Absolute Dpcr Quantification of Micrornas by Absolute Dpcr for the Diagnostic Screening of Colon Cancer

Colorectal cancer (CRC) is the third most common malignancy worldwide, with an estimated one million new cases and half million deaths yearly. Screening for CRC allows early stage diagnosis of malignancy and potentially reduces disease mortality. The convenient and inexpensive fecal occult blood test (FOBT) screening test has low sensitivity and requires dietary restriction, which impedes compliance. Although colonoscopy. Is the golden screening standard for the for this cancer, the invasive nature, abdominal pain and high cost have hampered worldwide application of this procedure. A noninvasive sensitive screen for colon cancer (CC) requiring no dietary restriction is a more convenient test. CC is more abundant in the USA than rectal cancer (RC).

The discovery of small non-coding protein sequences, 17- 27 nucleotides long RNAs (such as microRNAs), has opened new opportunities for a non-invasive test for early diagnosis of many cancers. MiRNA functions seem to regulate development and apoptosis, and specific miRNAs are critical in oncogenesis, effective in classifying solid and liquid tumors, and serve as oncogenes or suppressor genes. MiRNA genes are frequently located at fragile sites, as well as minimal regions of loss of heterozygosity, or amplification of common break-point regions, suggesting their involvement in carcinogenesis. Profiles of miRNA expression differ between normal tissues and tumor types, and evidence suggests that miRNA expression profiles can cluster similar tumor types together more accurately than expression profiles of protein-coding mRNA genes. Although exosomal RNA are missed, a parallel carried out on stool miRNAs to compare the extent of loss when colonocytes are only used can be carried out, and an appropriate corrections for exsosomal loss can be made. To ascertain the validity of a miRNA screening test for CC, it must be validated in a study, using a nested case control epidemiology design and employing a prospective specimen collection, retrospective blind evaluation (PRoBE) of control subjects and test colon cancer patients, as delineated by NCI’s Early Detection Research Network (EDRN) http://edrn.nci. nih.gov. Immunoparamagnetic are employed to capture colonocytes from harsh stool environment, whose extracted fragile total small RNA is stabilized shortly after stool excretion by commercial kits so it does not ever fragment, followed by standardized analytical quantitative miRNA dPCR-chip profiling in noninvasive stool samples, to develop a panel of few stable miRNAs for absolute quantitative diagnostic screening of early sporadic colon cancer (stage 0-1), more economically and with higher sensitivity and specificity than other CC screening test on the market today.

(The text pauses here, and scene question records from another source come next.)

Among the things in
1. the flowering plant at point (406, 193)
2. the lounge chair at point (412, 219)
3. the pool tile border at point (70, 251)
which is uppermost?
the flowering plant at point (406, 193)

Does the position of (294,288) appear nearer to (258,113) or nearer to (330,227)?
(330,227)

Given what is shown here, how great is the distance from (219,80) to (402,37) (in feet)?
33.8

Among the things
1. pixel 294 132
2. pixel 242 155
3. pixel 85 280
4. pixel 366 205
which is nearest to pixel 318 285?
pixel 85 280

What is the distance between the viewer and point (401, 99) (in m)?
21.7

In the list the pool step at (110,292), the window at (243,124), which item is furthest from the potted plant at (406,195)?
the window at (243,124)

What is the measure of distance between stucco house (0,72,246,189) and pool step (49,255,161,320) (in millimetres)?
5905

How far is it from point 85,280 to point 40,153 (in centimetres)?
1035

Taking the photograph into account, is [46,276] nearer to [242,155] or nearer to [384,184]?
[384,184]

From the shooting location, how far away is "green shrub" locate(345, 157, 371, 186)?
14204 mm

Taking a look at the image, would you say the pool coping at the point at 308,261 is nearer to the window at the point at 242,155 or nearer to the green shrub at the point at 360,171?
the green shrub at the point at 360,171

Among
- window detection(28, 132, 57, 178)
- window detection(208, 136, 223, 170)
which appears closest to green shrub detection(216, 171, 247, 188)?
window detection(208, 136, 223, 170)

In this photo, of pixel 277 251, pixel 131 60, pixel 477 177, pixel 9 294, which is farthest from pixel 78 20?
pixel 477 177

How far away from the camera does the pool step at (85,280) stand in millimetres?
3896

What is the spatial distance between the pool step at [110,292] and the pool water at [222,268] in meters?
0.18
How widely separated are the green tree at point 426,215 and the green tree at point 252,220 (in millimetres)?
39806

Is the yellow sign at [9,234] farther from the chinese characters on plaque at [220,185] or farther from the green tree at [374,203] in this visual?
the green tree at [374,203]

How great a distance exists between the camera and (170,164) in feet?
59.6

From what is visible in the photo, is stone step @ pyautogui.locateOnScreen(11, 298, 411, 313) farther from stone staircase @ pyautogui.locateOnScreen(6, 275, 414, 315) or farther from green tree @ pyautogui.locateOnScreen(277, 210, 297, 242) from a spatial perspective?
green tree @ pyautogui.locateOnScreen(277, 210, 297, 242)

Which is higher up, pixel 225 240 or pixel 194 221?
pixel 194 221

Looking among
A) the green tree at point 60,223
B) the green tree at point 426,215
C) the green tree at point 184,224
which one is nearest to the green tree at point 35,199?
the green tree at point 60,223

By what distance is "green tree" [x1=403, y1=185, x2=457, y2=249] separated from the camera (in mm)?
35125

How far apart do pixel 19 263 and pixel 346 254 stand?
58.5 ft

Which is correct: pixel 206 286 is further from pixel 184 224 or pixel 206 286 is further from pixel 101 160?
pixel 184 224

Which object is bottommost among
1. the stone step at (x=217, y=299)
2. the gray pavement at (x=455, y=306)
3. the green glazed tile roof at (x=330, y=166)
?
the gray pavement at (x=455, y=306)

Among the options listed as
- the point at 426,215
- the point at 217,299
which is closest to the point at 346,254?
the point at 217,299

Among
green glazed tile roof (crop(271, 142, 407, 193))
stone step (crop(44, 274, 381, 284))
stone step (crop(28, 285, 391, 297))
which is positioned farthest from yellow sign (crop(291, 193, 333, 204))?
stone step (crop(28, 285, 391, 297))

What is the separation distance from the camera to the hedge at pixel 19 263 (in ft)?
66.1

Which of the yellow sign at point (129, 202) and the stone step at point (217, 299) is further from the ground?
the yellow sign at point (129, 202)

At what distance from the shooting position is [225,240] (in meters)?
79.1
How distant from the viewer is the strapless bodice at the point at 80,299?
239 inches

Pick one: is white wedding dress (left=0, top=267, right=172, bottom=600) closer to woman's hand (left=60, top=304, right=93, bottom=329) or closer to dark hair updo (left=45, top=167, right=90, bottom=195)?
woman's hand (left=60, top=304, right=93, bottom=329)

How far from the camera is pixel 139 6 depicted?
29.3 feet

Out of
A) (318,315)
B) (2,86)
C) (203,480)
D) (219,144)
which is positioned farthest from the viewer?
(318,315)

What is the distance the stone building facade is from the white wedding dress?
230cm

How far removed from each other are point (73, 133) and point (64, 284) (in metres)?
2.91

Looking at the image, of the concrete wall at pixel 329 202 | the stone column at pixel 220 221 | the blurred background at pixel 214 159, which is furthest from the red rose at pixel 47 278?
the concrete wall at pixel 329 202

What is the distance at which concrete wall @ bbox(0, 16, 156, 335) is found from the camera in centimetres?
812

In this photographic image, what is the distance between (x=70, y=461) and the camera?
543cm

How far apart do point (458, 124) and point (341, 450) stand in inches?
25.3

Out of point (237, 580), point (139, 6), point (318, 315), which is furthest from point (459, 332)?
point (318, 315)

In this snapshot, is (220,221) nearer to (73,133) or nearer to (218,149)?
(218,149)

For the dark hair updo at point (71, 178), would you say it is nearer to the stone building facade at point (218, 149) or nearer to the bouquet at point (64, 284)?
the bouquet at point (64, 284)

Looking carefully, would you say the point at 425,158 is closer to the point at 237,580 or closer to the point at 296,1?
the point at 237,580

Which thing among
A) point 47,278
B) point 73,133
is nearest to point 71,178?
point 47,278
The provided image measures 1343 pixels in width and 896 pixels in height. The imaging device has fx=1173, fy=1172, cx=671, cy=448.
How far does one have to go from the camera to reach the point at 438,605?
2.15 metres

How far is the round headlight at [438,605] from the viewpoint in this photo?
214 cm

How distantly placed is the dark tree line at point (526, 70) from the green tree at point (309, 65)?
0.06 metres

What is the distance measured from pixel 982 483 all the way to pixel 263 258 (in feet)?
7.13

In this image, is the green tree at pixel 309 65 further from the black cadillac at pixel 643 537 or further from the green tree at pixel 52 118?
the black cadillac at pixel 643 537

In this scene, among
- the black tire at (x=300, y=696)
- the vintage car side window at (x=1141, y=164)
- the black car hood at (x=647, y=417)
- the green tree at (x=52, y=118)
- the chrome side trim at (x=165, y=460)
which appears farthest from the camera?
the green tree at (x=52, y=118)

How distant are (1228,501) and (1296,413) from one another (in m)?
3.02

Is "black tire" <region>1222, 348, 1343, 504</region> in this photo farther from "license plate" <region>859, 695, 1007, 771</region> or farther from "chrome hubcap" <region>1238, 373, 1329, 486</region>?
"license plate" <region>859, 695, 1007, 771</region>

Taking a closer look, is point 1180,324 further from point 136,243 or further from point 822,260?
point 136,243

Table 1: Characteristics of Fourteen Up- or Down-Regulated MicroRNAs in Human Stool.

A preliminary global microarray expression analysis using an exfoliated colonocytes enrichment strategy, which employed control subjects and various stages (0-4) of CC, using Affymetrix Gene Chip miRNA 2.0 Array, showed 180 preferentially expressed miRNA genes that were either increased (124 miRNAs), or reduced (56 miRNAs) in expression in stool samples from CC patients. This allowed careful selection of 14 miRNAs (12 Up-Regulated, miR-19a, miR-20a, miR-21, miR-31, miR-34a, miR-96, miR-106a, miR-133a, miR-135b, miR-206, miR-224 and miR-302; and 2 Down-Regulated, miR-143 and miR-145) Table 1 for further PCR analysis (Table 1).

Then analysis carried out using absolute miRNAs expression by a chip-based digital PCR by partitioning a sample of DNA or cDNA into many individual, parallel PCR reactions; some of which contain the target molecule (positive), while others do not (negative). A single molecule can be amplified a million-fold or more. During amplification, TaqMan chemistry with dye-labeled probes is used to detect sequence-specific targets. When no target sequence is present, no signal accumulates. Following dPCR analysis, the fraction of negative reactions is used to generate an absolute count of the number of target molecules in the sample, without the need for standards or endogenous controls. In conventional qPCR, the signal from wild-type sequences dominates and obscures the signal from rare sequences. By minimizing the effect of competition between targets, dPCR overcomes the difficulties inherent to amplifying rare sequences and allows for sensitive & precise absolute quantification of the selected miRNAs. Applied Biosystem Quant Studio™ 3D instrument only performs the imaging and primary analysis of the digital chips. The chips themselves must be cycled offline on a Dual Flat Block Gene Amp® 9700 PCR System or the ProFlex™ 2x Flat PCR System. The Quant Studio™ 3D Digital PCR System (Figure 1) can read the digital chip in less than 1 minute, following thermal cycling (Figure 1).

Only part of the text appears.